Question

In: Accounting

Environmental Industries is evaluating whether to invest in solar panels to provide some of the electrical...

Environmental Industries is evaluating whether to invest in solar panels to provide some of the electrical needs of its main office building in Schenectady New York. The solar panel project would cost $600,000 and would provide cost savings in its utiltiy bills of $50,000 per year.
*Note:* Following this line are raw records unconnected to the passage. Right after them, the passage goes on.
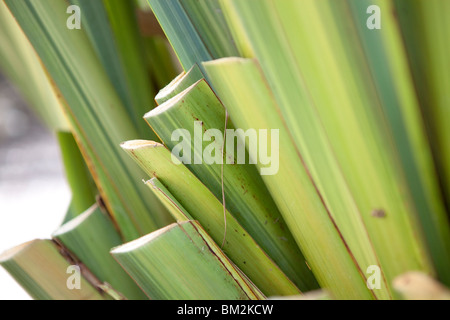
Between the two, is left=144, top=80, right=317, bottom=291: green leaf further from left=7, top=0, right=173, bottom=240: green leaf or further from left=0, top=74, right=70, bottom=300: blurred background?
left=0, top=74, right=70, bottom=300: blurred background

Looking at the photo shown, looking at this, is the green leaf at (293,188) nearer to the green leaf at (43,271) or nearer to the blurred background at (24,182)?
the green leaf at (43,271)

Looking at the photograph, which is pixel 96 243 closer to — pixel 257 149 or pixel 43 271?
pixel 43 271

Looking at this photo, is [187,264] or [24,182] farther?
[24,182]

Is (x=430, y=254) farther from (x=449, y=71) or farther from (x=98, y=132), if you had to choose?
(x=98, y=132)

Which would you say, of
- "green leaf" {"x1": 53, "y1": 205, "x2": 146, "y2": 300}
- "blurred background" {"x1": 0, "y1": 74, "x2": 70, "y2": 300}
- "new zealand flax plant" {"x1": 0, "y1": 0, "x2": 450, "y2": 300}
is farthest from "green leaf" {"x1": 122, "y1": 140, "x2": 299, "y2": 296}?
"blurred background" {"x1": 0, "y1": 74, "x2": 70, "y2": 300}

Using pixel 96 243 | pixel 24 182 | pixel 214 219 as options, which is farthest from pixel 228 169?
pixel 24 182

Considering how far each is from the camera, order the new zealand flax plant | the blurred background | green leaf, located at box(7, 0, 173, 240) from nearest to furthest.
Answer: the new zealand flax plant → green leaf, located at box(7, 0, 173, 240) → the blurred background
It is anticipated that the solar panels would have a life of 20 years and would have no residual value.

1) Calculate the payback period in years for the solar panel project.

2) If the company uses a discount rate of 12%, what is the net present value (NPV) of this project ?

3) If the company has a rule that no projects will be undertaken that have a payback period of more than five years, would this investment be accepted ?

Solutions

Expert Solution

The solar panel project would cost $600,000 and will provide the benefit per year till 20 years of life = $50000 per year,

1.

Since payback period is the period in which the initial investment gets collected as a saving, it is simple formula which does not consider the time value of money but takes the overall investment and yearly return.

Payback period = Original Investment / Cash in lnflow per year = $600000 / 50000 = 12 years.

Thus payback period for the solar panel project = 12 years.

2.

Net present value of the project is the net diffetence of the present value of investment and present value of its lifetime cash inflow.

In the given case , the cash inflow in the form of benefit is $5000 evenly throughout 20 years, thus we can use the annuity factor formula for the calculation of benefit at present value.

The formula for calculating annuity = { 1- (1+r)^-n } / r = { 1- ( 1 + 0.12) ^-20 } / 0.12  

here r = discounting factor and n = period

12% discount factor for 20 years the annuity factor will be = 7.4694,

Thus present value for $50000 per monthly = $50000 * 7.4694 = $373470.

Net present value = Estimated present value of cash inflow - cash outflow at present value

Thus net present value = $373470 - $600000

Thus Net present value of the project = - $ 226530.

3.

Since the payback period of this project is 12 years which is much more than the company's policy for selection of project as it considers project having payback period 5 yearss or less , so the project should not be selected and no acceptance of project to be made. Further the NPV is also negative for the given discount rate so the project should not be accepted.